Driving Impressions

By January 25, 2008

The Chrysler Town & Country is tall, heavy and long, and it drives like you'd expect given those characteristics. Drive it hard into a turn and it prefers to keep going straight rather than reacting quickly to steering inputs. Turns and changes of direction prompt copious body lean. In a word, the Town & Country feels cumbersome. Still, it never feels like it's going to tip over.

The steering is somewhat vague. It has enough play on center to keep the vehicle moving straight when you inadvertently jerk the wheel while spinning around to yell at the kids. The Town & Country is in no way sporty. The Honda Odyssey and Nissan Quest are considerably more fun to drive.

The ride quality, on the other hand, is quite good. The Town & Country irons out most bumps well, and only the sharpest of ruts will crash through to give the passengers a start. The long wheelbase helps prevent larger humps from causing up and down motions. However, it can feel somewhat floaty at highway speeds. While certainly comfortable, the Town & Country isn't as smooth as the Toyota Sienna, which has an almost luxury car feel.

Recognizing that its engine choices weren't competitive with the best in class, Chrysler made some improvements. First and foremost is the addition of the new 4.0-liter V6 as standard equipment on the Limited model. The 4.0-liter makes 251 horsepower, which puts it in the ballpark with the V6s offered by Nissan, Honda and Toyota. The 4.0 gets the Town & Country moving nicely from a stop and teams with a new six-speed automatic transmission to provide decent passing response. With the 4.0-liter V6, the Town & Country has EPA fuel economy ratings of 16 mpg City and 23 Highway. Properly equipped, the Town & Country is rated to tow up to 3600 pounds with the 4.0, enough for personal watercraft or a small boat.
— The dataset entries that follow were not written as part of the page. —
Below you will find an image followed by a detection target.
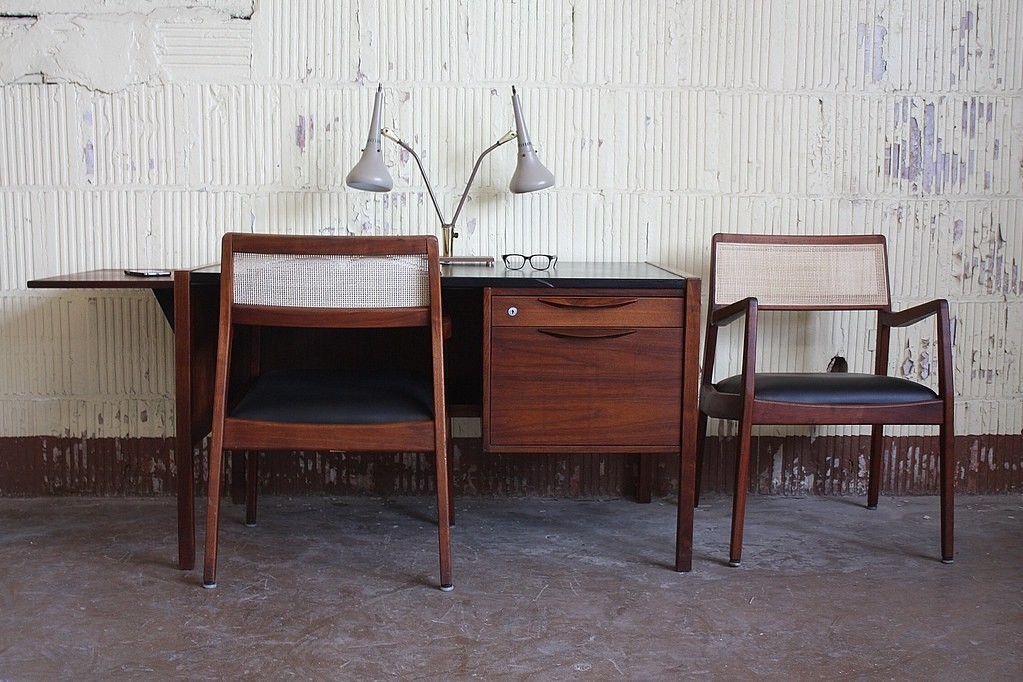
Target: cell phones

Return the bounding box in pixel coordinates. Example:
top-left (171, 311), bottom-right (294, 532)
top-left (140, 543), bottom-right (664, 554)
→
top-left (124, 269), bottom-right (172, 277)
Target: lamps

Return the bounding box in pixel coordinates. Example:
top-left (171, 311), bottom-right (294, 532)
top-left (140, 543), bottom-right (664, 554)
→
top-left (345, 83), bottom-right (556, 264)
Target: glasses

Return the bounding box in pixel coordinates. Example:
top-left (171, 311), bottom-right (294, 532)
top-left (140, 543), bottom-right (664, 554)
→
top-left (501, 253), bottom-right (558, 271)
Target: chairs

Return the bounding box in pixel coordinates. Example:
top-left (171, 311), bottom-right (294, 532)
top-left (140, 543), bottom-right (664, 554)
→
top-left (695, 233), bottom-right (957, 566)
top-left (201, 231), bottom-right (457, 593)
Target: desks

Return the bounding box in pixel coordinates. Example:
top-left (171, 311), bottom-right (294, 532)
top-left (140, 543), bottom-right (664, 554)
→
top-left (25, 268), bottom-right (175, 333)
top-left (173, 259), bottom-right (702, 573)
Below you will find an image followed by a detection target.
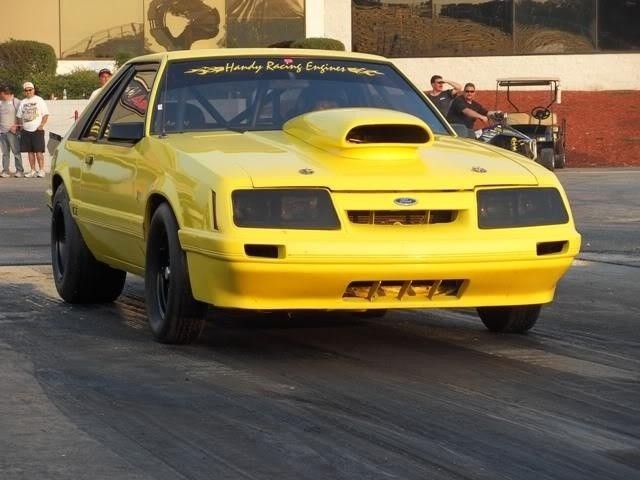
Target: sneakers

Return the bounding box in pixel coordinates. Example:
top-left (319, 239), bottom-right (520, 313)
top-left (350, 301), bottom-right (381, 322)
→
top-left (0, 170), bottom-right (45, 178)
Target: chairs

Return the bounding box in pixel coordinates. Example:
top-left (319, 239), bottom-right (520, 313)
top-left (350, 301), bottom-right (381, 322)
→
top-left (154, 101), bottom-right (204, 133)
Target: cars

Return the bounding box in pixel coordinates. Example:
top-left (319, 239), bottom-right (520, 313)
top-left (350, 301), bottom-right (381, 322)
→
top-left (46, 42), bottom-right (583, 348)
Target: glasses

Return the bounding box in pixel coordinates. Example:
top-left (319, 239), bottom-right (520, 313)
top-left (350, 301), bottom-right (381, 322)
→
top-left (464, 90), bottom-right (474, 93)
top-left (24, 88), bottom-right (34, 92)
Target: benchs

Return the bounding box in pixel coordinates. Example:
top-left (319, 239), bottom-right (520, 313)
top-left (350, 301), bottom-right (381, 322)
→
top-left (507, 112), bottom-right (557, 136)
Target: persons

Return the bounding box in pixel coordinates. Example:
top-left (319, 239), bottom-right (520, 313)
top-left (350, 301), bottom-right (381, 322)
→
top-left (15, 80), bottom-right (51, 178)
top-left (0, 85), bottom-right (25, 179)
top-left (427, 75), bottom-right (462, 120)
top-left (446, 82), bottom-right (508, 140)
top-left (86, 67), bottom-right (116, 103)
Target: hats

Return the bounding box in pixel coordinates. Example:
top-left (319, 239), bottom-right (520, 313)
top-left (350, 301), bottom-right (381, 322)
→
top-left (98, 68), bottom-right (112, 76)
top-left (22, 81), bottom-right (35, 90)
The 3.8-liter V6 is a carryover engine, but for 2008, it gets a six-speed automatic instead of a four-speed. The 3.8 makes 197 horsepower, and it offers plenty of pep for daily commutes and most needs. Teaming the 3.8 with the six-speed automatic makes it more responsive than in '07 models, but the problem still lingers that this engine is just not as modern and powerful as many others from the competition. The 3.8-liter V6 has the same EPA ratings as the 4.0.

The base 3.3-liter V6 makes 170 horsepower and uses the old four-speed automatic. While the EPA fuel economy numbers of 17 mpg City and 24 Highway are respectable, they are little better than the bigger engines and the 3.3 is overmatched in this large vehicle.

On the road, the Town & Country cruises quietly, especially with the 4.0-liter V6. All of the engines can intrude on conversation under full throttle, but tire noise and wind noise generally don't.